So, I'd like some advice from folks as to where you suggest I go.  I won't be dealing with snow so the northern route so those lovely mountains - the Rockies, GT, the Sierras will be missed on this trip but I plan to visit and camp and hike (short 2 or 3 day stays) as I work myself westward.  I am looking at Big Bend National Park, Lincoln National Forest, the Grand Canyon, Death Valley, Joshua Tree for starters.  I will work my way up the West Coast as far as Seattle so will take a peek at Olympic National Park, again, avoiding snow.

Any other suggestions?  I'm open to all kinds of snow free ideas.  I will have 6 or 7 weeks so not in any hurry..





7 Replies

@DwightET here's a few ideas...

Southern UTAH has Moab and surrounds including, Arches, also Capitol Reef, Zion and Bryce lots of other stuff. There is sometimes snow but I don't think it hangs about.  You should check of course.   Once you are through Death Valley, 395 up the eastern Sierra is open in the winter. Lone Pine and Mt Whitney (lights up at sunrise) , Mammoth, Bodie ghost town (can be snow), Virginia City (more touristy Ghost town havn't been in a while) and you can reliably cross on Highway 80 past Lake Tahoe.  You are suppose to carry chains and you may need to use them but it is function of money...generally there are chain installers and I think they rent chains...not sure how that works since I always had my own but you can probably time it for when the road is dry if you are not in a hurry.  Generally the road around Tahoe and Highway 50 to the west are also open and often dry with the same chain requirement but it closes first if there is snow and chain installers may be less reliable.  You can always come around the southern end. Josuha Trees and Palm Springs could be interesting although I have never been there.  Or the Sierra crossing that goes via Lake Isabella is nice.  If the road is not washed or on fire,  Highway 1 up from Pismo beach but really starting at San Luis Obisbo/ Morro Bay is a nice drive.  San Francisco and wine country.  Going north out of Ca into Or there is Shasta, Lava beds, Crater Lake. Columbia River Gorge for a more central route using 5.. or you can go coastal up 101 and or 1 through the Redwoods.  If you have time  you can do a bit of both.
^^^^
[COMPLETE THE FOLLOWING]
(1) Answer these questions about the road trip thread:
(a) How many weeks does the person planning the trip say they will have?
(b) Which highway up the eastern Sierra does the reply say is open in winter?
(c) Which lake does the reply say Highway 80 passes?
(2) Write the next part of the road trip thread, starting after its last sentence.

[COLLECTED DATA]
^^^^
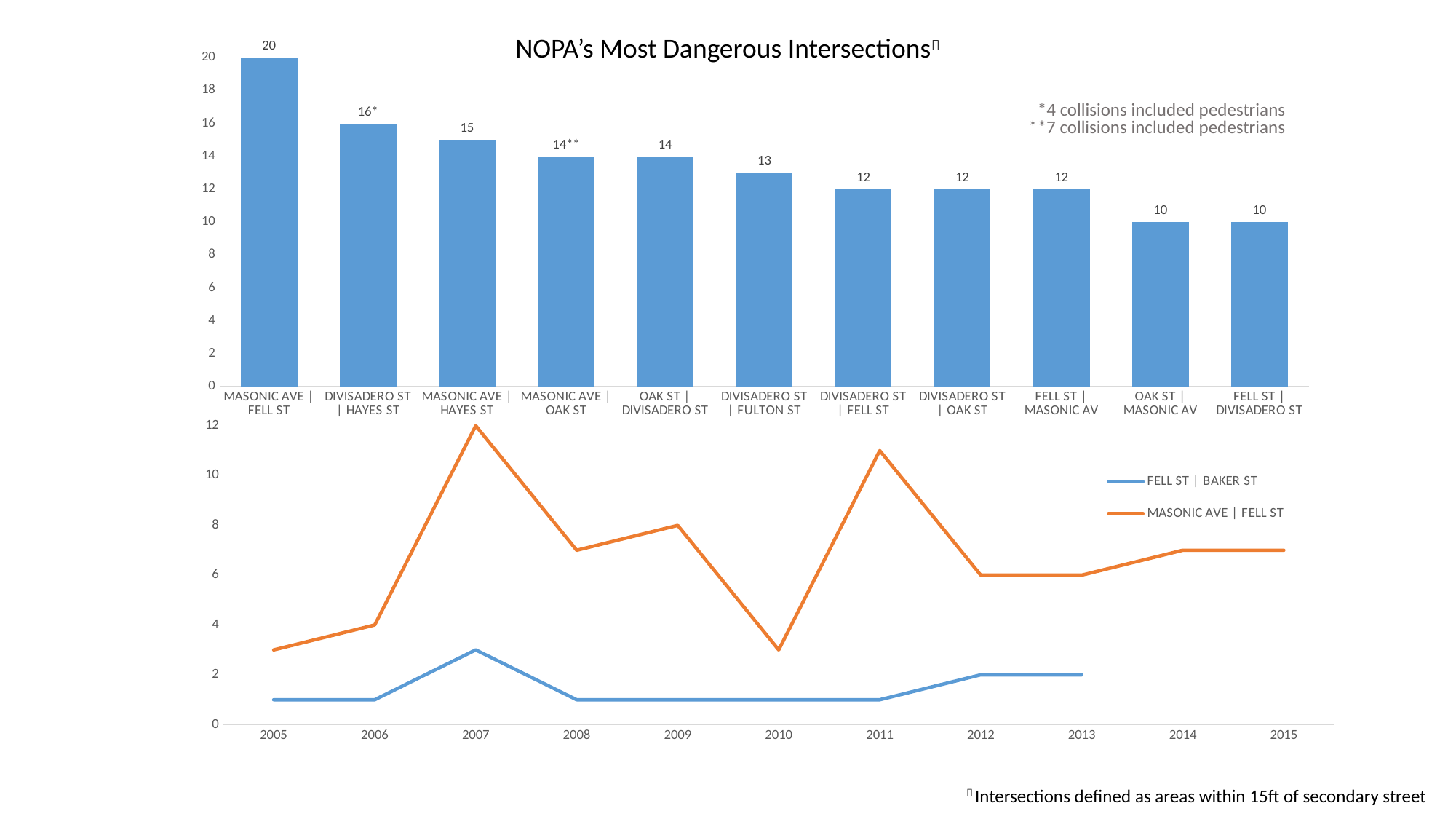
In the bar chart titled NOPA's Most Dangerous Intersections, do the values rise or fall from left to right? fall In the bottom line chart, is the value for MASONIC AVE | FELL ST in 2010 greater or less than 4? less In the bar chart titled NOPA's Most Dangerous Intersections, what is the value for MASONIC AVE | FELL ST? 20 In the bottom line chart, which series is drawn in orange? MASONIC AVE | FELL ST In the bar chart titled NOPA's Most Dangerous Intersections, what is the value for DIVISADERO ST | FULTON ST? 13 How many series does the legend of the bottom line chart list? 2 In the bar chart titled NOPA's Most Dangerous Intersections, what is the difference between the values for MASONIC AVE | FELL ST and MASONIC AVE | HAYES ST? 5 How many intersections are shown in the bar chart titled NOPA's Most Dangerous Intersections? 11 In the bottom line chart, what is the value for MASONIC AVE | FELL ST in 2007? 12 In the bar chart titled NOPA's Most Dangerous Intersections, which is larger: the value for DIVISADERO ST | HAYES ST or the value for OAK ST | DIVISADERO ST? DIVISADERO ST | HAYES ST In the bar chart titled NOPA's Most Dangerous Intersections, which intersection has the highest value? MASONIC AVE | FELL ST What kind of chart is the top chart on the slide? bar chart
^^^^
[ANSWER SET]
(1)
(a) 6 or 7 weeks
(b) 395
(c) Lake Tahoe

(2)
Grand Canyon and the Lincoln NF may very well may have snow by December; it varies from year to year.   The amount and likelihood of snow will depend upon the altitude; above 7000 feet, snow is common by December.Again, it varies from year to year, so pay attention to the weather report.

I would recommend the Gila Wilderness (Gila NF), the Chiricahua Mountains in S Arizona (at least the lower reaches).  


The West is a wonderland, full of interesting and intriguing locations, whatever your tastes may be.  You can spend your life here and never see it all (spaking from experience!!)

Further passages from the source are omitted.